There are multiple types of missing data e.g. Missing at Random (MAR) and Missing at Completely Random (MCAR) missing data. For details on the classification examples, users are referred to Little and Ruben1. For satisfying both MAR and MCAR, the missing records or observation should not be related to specific information. Example, when housewife fill up the information, the income field may be missing but for a reason.
There are multiple approaches available for missing value treatment and analysis. One of the important points to keep in mind is to review the variables and find out the rationale around missing values. There may a business reason for missing value and the reason could be helpful e.g. in understanding customer behavior. A few years back we were building a customer churn model for a telecom client and found that a variable had around 80% missing values. Typically analyst would exclude the variables with over 30-40% missing. When we look at the variables, we found that one of the variables was “Value of international calls”. Of course, it is not expected that all the customers would be international callers.
- Deletion of missing observations: This approach can be adopted with assumption of Missing at Random (MAR) or Missing Completely at Random (MCAR) otherwise the sample could be bias.
- Replacing with zero, mean or median values: This approach can also cause bias in mean or variance estimation.
- Using Multiple Imputation2,3 techniques
In the graph, it seems some of the values are outliers, but actually they are missing values. Analysts have to be careful about these values. Some time the missing values are denoted with 99999 etc. In this case for missing date of birth (DOB) and Start Date, a default date is populated hence when age and years with an organization is calculated, it has some patterns with exceptionally high values
Outlier data points are the observations and values which are significant beyond the typical values of a variable. For example, income of a successful businessman or COE may have a value which is significantly higher than the typical values. The inclusion of such observations may cause bias in estimates including mean or variance values. The impact could be more pronounced on a sample depending on whether these observations are selected in a sample.
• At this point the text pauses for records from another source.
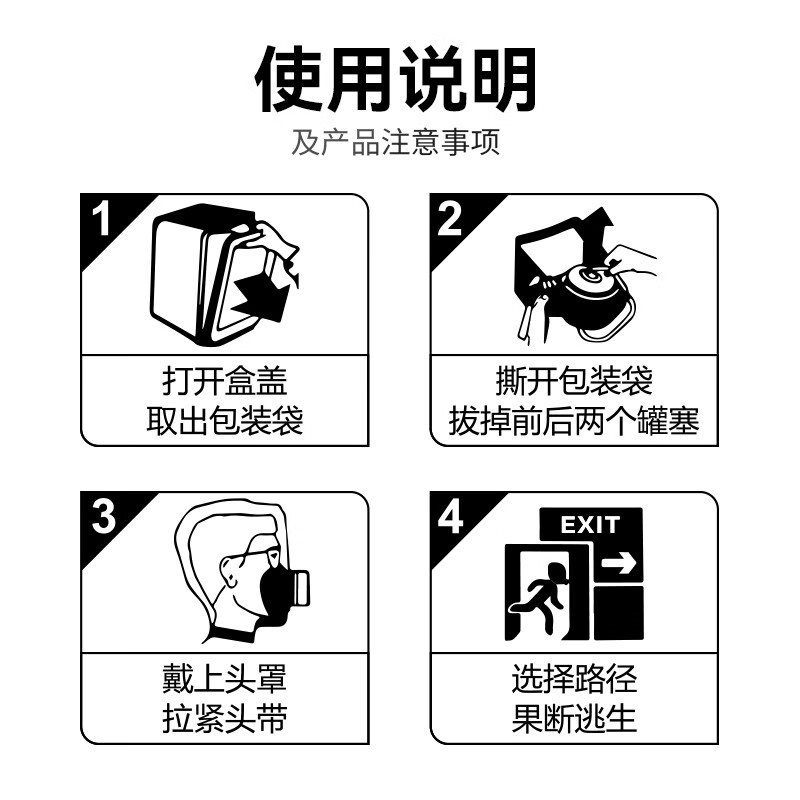 使用说明

及产品注意事项

1

打开盒盖
取出包装袋

2

撕开包装袋
拔掉前后两个罐塞

3

戴上头罩
拉紧头带

4

EXIT

选择路径
果断逃生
In a statistical or predictive modeling, the outliers could be two types, first outlier values for a dependent variable and second outlier values for a predictor. Outliers for predictor variables are also called leverage points. Residual analysis for regression and graphical analysis are some of the ways to identify outliers.
Why outliers are important? How outliers are different from influential points? How outliers can be detected? How robust regression can help?
WOE Variable transforming for tackling missing and outlier observations
One of the practical approaches adopted by many practitioners while building predictive model using Binary Logistic Regression is transforming variables to Weightage of Evidence (WOE) variables. WOE variable transformation is used for tackling both missing and outliers. Missing or outlier classes are grouped with other classes based on Weight of Evidence (WOE) using fine and coarse classing.
1 Little, R.J.A. & Rubin, D.B. (1987). Statistical analysis with missing data. New York: Wiley.